鈴さんの鍛冶技術で燻製器を作ったのでできるようになったベーコンや燻製。料理のレパートリーも増えてきた。
「美味いなこのスープ」
一角が美味しそうにスープを飲んでいる。
確かに美味いな。ベーコンと玉ねぎとトウモロコシの組み合わせが実にいい。
「今日はダンジョンでもらった胡椒があったからね。ベーコンにもスープにも胡椒使っているから結構美味しいでしょ? これでコンソメの素もあったら最高だったんだけどね」
明日乃が一角にそう答えながら笑う。
「コンソメだな。明日ダンジョンで取って来よう」
一角が何故かやる気になる。
「ああ、でも、胡椒もなくなっちゃったから明日は同じ味のスープは作れないよ」
明日乃が呆れ顔で笑う。
一つ目のダンジョンで貰える副賞の調味料は1食分くらいしかもらえないからな。夕食で使ってしまうとそれで終わりだ。

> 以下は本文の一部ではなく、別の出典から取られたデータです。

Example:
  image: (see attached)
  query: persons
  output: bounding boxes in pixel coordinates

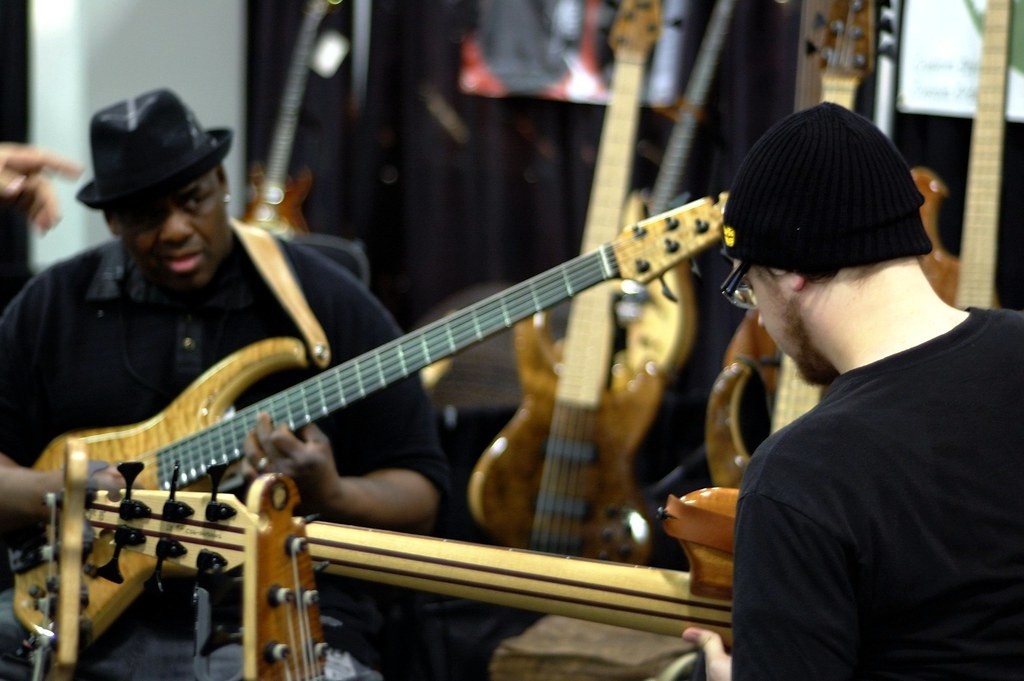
[681,102,1023,681]
[0,86,533,680]
[0,141,83,235]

「こんなことなら、調味料がより多くもらえる3つ目のダンジョンに早く行きたいな」
一角がそう言って悔しがる。
「まだ、お祈りポイントは17450ポイントしか貯まってないぞ。今日の分入れても26450ポイント。ドラゴンを警戒しながら南東の島に行くなら明日、明後日はお祈りポイントを温存しないとな」
俺はお祈りポイントが回復していない状況をみんなに説明しつつ、一角を止める。
「明々後日まではこの島からは出られないってことか」
一角が悔しそうにそう言う。
「一角ちゃんの話で脱線しちゃったけど、その間、色々作業するわけだけど、鈴ちゃん、明日はどうするの?」
麗美さんが美味しそうにスープを飲みながら一息つき、俺に代わって鈴さんに明日の予定を聞き直す。
「そうだね。明日は、ガラス作り用の窯を珪石で作るのと、貝拾いかな? ガラスを作るのにも石灰が必要なのよ。あと、木灰もね」
鈴さんがそう言う。
「ガラス作りにも石灰がいるのか」
俺は石鹸づくりを思い出しそう呟く。
「そうだね。珪石の融点は1600度以上。普通の窯じゃ溶かせないんだよ。だから、石灰や木の灰を混ぜることで1200度まで融点を下げる。カリ(カリウム)ガラスっていう古代から使われているガラスの製法だね。本当はソーダガラスを作りたいんだけど、炭酸ナトリウムがなかなか手に入る物じゃないから、木灰使って炭酸カリウムとして代用って感じかな? 古代のガラスはそんな感じだったんだよ」
鈴さんが詳しく教えてくれた。
「ちょうどいいから、明日は貝殻いっぱい拾ってきてね。熊の油も明日には出来上がるし、また石鹸づくりをするわよ」
真望が思い出したようにそう言う。
「そうなると、明日は材料集めと窯づくりと道具作りで終わっちゃいそうね。ガラスづくりと石鹸づくりは明後日かな?」
鈴さんがそう言って明日と明後日の予定をざっくり決めていく。
「明日、石鹸づくりを先に終わらせちゃってもいいかもしれないわね」
麗美さんがそう言い、鈴さんが頷く。
とりあえず、俺と鈴さんで珪石の窯作り、一角と麗美さんで海に貝拾いに行くことになった。
夕食を終え、日課のお祈りをして、各自水浴びや歯磨きをして就寝する。
【異世界生活 91日 6:00】
今日は、ガラス作りに必要な材料集めと窯作りをする。
朝食を食べ、日課の麗美さんの剣道教室を終え、各自作業に移る。
一角と麗美さんは海岸に貝殻を拾いに。
明日乃と真望は麻布づくりをしながらクマの油を完成させる。
琉生は午前中、貝拾いを手伝い、午後は畑や田んぼの作業をするそうだ。
俺と鈴さんは昨日集めた珪石で窯を作ったり、珪石を細かく砕いたり、ガラス作りの準備の作業だ。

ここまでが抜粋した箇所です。